SET TASK 1 => According to the Starehe history passage, in what year was Starehe Boys Centre formed?
[START OF DOCUMENT EXTRACT]
The school traces its roots to Wamumu Prison in Mwea, Kirinyaga County that acted as a detention centre for notorious criminals, where the idea of its conception saw the light of the day.

In an article by the Daily Nation published in May 2015, Geoffrey Griffin, Geoffrey Geturo and Joseph Gikubu were the originators of the idea to form Starehe Boys Centre in 1959.

Starehe Boys' Centre Founder Dr. Geoffrey Griffin
Starehe Boys' Centre Founder Dr. Geoffrey Griffin
Daily Nation

Gikubu and Geturo were inmates at Wamumu Prison after being charged and jailed for active participation in the armed struggle for independence against colonialists.

Gikubu had just been transferred to Wamumu from Manyani and his charges included support for the Mau Mau war by running errands for fighters at the edge of the Nyandarua-Kereita forest.

Geoffrey Griffin, who was born on June 13, 1933, in Eldoret to an English police officer who had come to serve in Kenya in 1919 and an English mother born in India, was by then an educationist who ran various programs to educate poor children.

Griffins earlier attended Kitale Primary School and then proceeded to Nairobi School, formerly known as Prince of Wales School.

When the State of Emergency was declared in October 1952, Griffin was serving as an officer in the Kenya Police Special Reserve and had just completed his training.

He was later commissioned into the 3rd Kings African Rifles as a second lieutenant but after about one year, Griffin was dissatisfied by the brutality of the colonial masters where he reportedly sympathised with the African victims who were treated as radical rebels.
[END OF DOCUMENT EXTRACT]
[START OF RECORDS FOR THE TASK]
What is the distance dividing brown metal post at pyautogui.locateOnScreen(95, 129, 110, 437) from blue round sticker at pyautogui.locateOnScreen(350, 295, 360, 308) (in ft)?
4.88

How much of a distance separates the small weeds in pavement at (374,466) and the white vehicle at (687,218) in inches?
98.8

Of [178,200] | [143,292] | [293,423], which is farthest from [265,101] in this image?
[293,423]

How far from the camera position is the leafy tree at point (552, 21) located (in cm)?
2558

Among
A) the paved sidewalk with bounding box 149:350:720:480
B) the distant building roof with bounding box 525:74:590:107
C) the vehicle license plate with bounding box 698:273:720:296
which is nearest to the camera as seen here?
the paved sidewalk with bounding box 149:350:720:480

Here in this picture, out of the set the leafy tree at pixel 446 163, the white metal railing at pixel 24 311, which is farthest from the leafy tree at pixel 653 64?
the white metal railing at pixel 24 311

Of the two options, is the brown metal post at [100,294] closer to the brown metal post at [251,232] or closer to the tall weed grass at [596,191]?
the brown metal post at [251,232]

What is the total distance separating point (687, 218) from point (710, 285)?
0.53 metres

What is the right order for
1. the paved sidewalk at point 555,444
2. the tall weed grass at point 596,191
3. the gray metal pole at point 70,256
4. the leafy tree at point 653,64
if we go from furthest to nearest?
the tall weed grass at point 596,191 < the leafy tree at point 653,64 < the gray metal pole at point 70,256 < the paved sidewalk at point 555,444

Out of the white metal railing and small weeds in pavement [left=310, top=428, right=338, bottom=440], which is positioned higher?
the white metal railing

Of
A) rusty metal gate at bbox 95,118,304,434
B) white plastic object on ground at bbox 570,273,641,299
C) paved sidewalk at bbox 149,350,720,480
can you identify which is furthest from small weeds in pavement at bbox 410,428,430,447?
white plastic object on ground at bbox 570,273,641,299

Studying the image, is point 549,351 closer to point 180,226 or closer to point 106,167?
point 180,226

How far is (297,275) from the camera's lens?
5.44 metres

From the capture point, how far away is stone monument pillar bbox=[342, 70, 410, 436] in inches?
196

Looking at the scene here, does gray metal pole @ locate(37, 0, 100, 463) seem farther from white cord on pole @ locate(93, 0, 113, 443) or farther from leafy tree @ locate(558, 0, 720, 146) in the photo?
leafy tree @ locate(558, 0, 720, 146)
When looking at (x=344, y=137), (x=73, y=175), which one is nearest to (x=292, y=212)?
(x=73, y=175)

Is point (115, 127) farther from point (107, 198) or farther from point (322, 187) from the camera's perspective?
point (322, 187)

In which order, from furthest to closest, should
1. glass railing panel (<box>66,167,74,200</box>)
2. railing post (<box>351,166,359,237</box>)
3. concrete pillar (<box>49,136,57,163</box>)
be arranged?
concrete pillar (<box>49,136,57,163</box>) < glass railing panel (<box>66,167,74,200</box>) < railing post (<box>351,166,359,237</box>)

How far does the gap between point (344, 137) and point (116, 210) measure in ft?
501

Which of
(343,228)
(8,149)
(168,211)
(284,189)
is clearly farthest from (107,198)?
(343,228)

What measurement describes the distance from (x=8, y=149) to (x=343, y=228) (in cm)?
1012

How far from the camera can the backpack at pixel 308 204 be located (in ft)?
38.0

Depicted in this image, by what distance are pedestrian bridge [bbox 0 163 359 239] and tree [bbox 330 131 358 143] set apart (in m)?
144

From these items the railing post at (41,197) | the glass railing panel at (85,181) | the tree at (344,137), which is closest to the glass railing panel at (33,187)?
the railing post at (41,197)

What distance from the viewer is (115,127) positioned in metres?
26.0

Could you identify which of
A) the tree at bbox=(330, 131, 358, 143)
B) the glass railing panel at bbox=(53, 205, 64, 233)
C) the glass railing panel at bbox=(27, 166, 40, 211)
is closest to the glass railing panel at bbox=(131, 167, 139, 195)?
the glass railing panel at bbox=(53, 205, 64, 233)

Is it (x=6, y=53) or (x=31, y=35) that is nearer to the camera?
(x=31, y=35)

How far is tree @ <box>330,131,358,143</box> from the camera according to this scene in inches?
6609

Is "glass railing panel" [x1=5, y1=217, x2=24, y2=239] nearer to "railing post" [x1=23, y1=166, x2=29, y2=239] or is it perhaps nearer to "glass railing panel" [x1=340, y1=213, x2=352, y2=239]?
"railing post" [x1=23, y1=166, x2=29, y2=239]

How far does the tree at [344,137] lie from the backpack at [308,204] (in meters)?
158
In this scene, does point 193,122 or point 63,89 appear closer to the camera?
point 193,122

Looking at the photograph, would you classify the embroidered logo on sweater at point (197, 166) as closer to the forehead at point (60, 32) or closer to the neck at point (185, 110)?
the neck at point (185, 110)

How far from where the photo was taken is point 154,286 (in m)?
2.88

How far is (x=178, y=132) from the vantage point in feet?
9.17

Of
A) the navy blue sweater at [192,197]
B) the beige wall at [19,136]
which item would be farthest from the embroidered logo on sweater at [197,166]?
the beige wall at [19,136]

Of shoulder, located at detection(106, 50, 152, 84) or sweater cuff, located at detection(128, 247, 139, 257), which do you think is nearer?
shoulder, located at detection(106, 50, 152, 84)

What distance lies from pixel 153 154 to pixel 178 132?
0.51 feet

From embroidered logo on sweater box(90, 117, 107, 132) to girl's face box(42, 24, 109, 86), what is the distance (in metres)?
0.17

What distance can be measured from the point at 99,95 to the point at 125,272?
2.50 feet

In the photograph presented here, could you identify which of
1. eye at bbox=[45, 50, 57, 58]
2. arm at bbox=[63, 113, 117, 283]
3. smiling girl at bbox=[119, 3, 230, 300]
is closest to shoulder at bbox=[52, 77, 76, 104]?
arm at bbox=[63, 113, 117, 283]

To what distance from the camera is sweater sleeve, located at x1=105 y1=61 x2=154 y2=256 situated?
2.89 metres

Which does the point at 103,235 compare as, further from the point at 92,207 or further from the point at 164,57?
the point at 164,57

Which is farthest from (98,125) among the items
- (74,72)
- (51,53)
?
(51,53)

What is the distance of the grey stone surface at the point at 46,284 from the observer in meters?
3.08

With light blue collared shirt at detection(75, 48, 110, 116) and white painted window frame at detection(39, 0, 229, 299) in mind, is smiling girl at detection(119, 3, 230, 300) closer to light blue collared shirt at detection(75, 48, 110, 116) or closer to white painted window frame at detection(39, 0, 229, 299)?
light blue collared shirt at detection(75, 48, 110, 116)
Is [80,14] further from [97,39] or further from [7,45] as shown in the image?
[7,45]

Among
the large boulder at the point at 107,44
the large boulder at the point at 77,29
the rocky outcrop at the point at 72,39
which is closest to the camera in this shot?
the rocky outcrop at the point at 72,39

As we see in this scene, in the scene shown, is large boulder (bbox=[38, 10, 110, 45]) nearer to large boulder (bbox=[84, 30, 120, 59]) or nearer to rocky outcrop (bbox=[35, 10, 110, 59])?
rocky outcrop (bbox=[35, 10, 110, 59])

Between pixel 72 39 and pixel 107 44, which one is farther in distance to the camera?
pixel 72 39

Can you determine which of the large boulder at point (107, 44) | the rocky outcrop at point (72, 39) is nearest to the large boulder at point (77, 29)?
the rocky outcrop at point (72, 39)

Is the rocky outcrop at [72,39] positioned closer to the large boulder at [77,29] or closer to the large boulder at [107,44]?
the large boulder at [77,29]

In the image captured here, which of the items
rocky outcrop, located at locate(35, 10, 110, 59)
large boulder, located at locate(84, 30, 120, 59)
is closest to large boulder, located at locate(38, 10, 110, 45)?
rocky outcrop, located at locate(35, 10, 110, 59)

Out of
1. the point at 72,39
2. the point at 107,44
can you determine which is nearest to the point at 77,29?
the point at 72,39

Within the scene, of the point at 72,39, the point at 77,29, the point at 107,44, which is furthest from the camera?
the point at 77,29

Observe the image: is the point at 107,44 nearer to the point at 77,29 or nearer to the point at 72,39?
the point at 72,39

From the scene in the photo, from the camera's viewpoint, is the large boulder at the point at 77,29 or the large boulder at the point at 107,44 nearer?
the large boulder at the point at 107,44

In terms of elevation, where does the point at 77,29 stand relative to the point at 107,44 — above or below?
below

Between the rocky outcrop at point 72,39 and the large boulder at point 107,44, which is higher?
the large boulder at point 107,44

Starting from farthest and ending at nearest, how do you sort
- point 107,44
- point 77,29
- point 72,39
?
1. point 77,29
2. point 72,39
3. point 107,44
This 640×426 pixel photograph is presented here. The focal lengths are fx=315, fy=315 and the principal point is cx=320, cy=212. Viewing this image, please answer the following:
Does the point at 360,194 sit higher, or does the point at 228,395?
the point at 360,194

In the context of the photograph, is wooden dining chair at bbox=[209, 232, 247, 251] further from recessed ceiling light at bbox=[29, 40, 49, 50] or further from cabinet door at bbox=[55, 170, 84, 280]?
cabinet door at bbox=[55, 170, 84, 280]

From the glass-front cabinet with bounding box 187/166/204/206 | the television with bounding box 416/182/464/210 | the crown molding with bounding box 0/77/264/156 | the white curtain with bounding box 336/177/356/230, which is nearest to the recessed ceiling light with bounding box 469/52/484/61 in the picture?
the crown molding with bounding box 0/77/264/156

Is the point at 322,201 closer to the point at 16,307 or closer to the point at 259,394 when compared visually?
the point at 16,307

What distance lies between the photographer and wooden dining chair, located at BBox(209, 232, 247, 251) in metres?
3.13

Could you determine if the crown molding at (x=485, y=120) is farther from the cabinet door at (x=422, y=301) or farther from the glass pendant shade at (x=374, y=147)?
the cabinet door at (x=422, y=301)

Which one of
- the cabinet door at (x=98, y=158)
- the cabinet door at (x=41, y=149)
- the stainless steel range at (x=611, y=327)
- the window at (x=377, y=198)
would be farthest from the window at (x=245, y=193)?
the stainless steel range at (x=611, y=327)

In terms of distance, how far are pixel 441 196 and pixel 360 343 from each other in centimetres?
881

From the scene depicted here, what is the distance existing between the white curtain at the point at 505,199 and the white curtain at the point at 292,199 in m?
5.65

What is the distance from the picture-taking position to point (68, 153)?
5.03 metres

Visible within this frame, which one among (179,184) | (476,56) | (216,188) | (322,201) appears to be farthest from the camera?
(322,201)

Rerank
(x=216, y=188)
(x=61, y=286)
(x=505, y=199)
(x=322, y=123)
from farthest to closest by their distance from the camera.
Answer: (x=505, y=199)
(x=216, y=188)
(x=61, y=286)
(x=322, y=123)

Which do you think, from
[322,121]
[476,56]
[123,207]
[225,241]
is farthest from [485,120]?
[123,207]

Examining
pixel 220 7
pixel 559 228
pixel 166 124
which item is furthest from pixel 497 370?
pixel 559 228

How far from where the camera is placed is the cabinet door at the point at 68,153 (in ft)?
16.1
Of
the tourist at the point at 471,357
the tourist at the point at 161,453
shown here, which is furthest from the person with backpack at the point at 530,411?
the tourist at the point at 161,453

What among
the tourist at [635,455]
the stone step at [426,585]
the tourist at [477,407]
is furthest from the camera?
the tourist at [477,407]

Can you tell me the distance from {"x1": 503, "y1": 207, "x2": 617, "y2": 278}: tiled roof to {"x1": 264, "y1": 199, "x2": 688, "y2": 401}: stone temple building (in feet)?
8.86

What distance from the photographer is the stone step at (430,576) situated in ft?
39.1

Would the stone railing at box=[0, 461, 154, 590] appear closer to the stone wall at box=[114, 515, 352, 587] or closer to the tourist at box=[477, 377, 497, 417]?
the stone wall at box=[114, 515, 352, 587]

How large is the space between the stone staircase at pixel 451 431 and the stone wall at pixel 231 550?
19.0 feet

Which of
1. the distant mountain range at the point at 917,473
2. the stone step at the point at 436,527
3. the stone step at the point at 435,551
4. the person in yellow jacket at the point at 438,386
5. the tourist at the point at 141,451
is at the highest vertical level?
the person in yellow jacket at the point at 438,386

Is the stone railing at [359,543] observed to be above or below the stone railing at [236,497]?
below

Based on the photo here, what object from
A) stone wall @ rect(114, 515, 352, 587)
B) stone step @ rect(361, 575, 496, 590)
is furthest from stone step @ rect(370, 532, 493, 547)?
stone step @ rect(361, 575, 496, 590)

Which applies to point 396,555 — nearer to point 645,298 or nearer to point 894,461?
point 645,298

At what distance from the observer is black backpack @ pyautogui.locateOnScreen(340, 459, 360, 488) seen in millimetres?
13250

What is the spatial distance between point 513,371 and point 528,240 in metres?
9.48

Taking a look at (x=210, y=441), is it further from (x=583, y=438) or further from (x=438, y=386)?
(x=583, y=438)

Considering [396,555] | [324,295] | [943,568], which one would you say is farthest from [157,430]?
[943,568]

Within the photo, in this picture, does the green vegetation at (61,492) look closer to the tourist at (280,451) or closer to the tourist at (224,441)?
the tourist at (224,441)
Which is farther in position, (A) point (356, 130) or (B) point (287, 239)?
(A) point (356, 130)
[END OF RECORDS FOR THE TASK]
SET TASK 2 => Please reproduce the rows between the line holding "Looking at the scene" and the line holding "concrete pillar (<box>49,136,57,163</box>) <", inclusive, changing "perspective" to "viewpoint" and leaving everything else unchanged. Return only those lines.

FINAL ANSWER 1 => 1959

FINAL ANSWER 2 =>
Looking at the scene here, does gray metal pole @ locate(37, 0, 100, 463) seem farther from white cord on pole @ locate(93, 0, 113, 443) or farther from leafy tree @ locate(558, 0, 720, 146) in the photo?
leafy tree @ locate(558, 0, 720, 146)
When looking at (x=344, y=137), (x=73, y=175), which one is nearest to (x=292, y=212)?
(x=73, y=175)

Is point (115, 127) farther from point (107, 198) or farther from point (322, 187) from the camera's viewpoint?
point (322, 187)

In which order, from furthest to closest, should
1. glass railing panel (<box>66,167,74,200</box>)
2. railing post (<box>351,166,359,237</box>)
3. concrete pillar (<box>49,136,57,163</box>)
be arranged?
concrete pillar (<box>49,136,57,163</box>) < glass railing panel (<box>66,167,74,200</box>) < railing post (<box>351,166,359,237</box>)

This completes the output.